Seems more like you have to omit the priority in the switch/port to have it match what looks like the default value pfSense is sending. But it's not something I've had to do before.

Steve

stephenw10

In fact there is no way to set a priority in pfSense:

https://www.freebsd.org/cgi/man.cgi?lagg(4)#BUGS

     There is no way to	configure LACP administrative variables, including
     system and	port priorities.  The current implementation always performs
     active-mode LACP and uses 0x8000 as system	and port priorities.

So that must be in the switch config somewhere. It looks like it's set to 0 in the output you have posted but there must be somewhere else it's pulling in that value.

Steve

cyberbot

@stephenw10 said in LACP not working:

In fact there is no way to set a priority in pfSense:

https://www.freebsd.org/cgi/man.cgi?lagg(4)#BUGS
     There is no way to	configure LACP administrative variables, including
     system and	port priorities.  The current implementation always performs
     active-mode LACP and uses 0x8000 as system	and port priorities.
So that must be in the switch config somewhere. It looks like it's set to 0 in the output you have posted but there must be somewhere else it's pulling in that value.

Steve

Hi Steve,
today we had a call with pfsense engineer, however the issue appear the switch still.

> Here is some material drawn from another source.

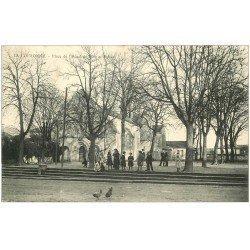 carte postale ancienne 16 LA COURONNE. Eglise Place Hôtel de Ville 1906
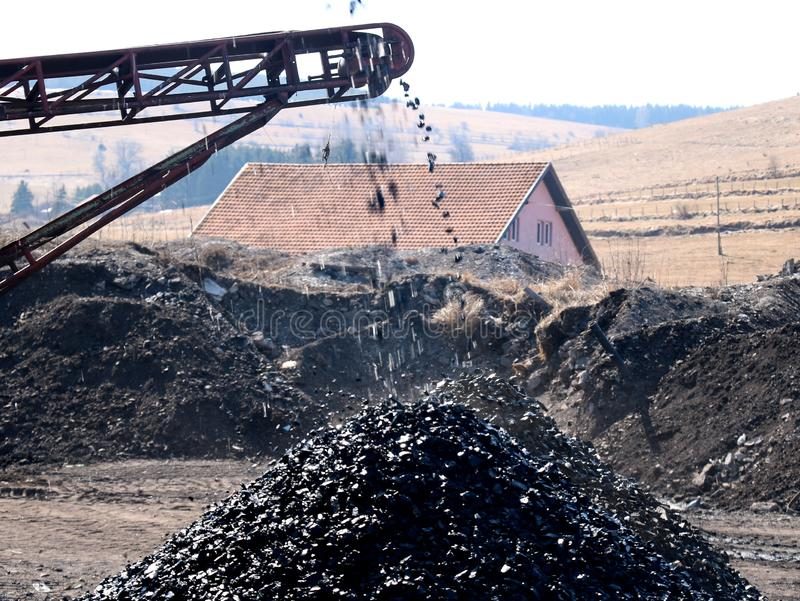 Das Förderband stößt Kohle aus stockfoto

the pfsense is sending LACP and binding the ports nicely.
but the switch is still blocking the ports and we cannot see any log neither on the switch or the firewall.
the issue still remains unresolved unfortunately.

stephenw10

Yes, it looks like a switch issue to me too.

Have you been able to test a lagg to a single switch?

Check the full switch config from both switches. It must be pulling in the port priority from somewhere.

Steve

cyberbot

@stephenw10 said in LACP not working:

Yes, it looks like a switch issue to me too.

Have you been able to test a lagg to a single switch?

Check the full switch config from both switches. It must be pulling in the port priority from somewhere.

Steve

Hi Steve,
the priority we were able to fix it, with specifying the priority and the error of the flapping were gone, but the switch was still blocking the interfaces LAG

stephenw10

No longer logging the mismatch in the switch?

cyberbot

@stephenw10 said in LACP not working:

No longer logging the mismatch in the switch?

no, not on the switch and no flapping on the firewall,
but when we do show lag it still shows blocked LAG.

stephenw10

Can we see the current output from both sides?

cyberbot

@stephenw10

yes of course only there is no log now, nothing happening at all.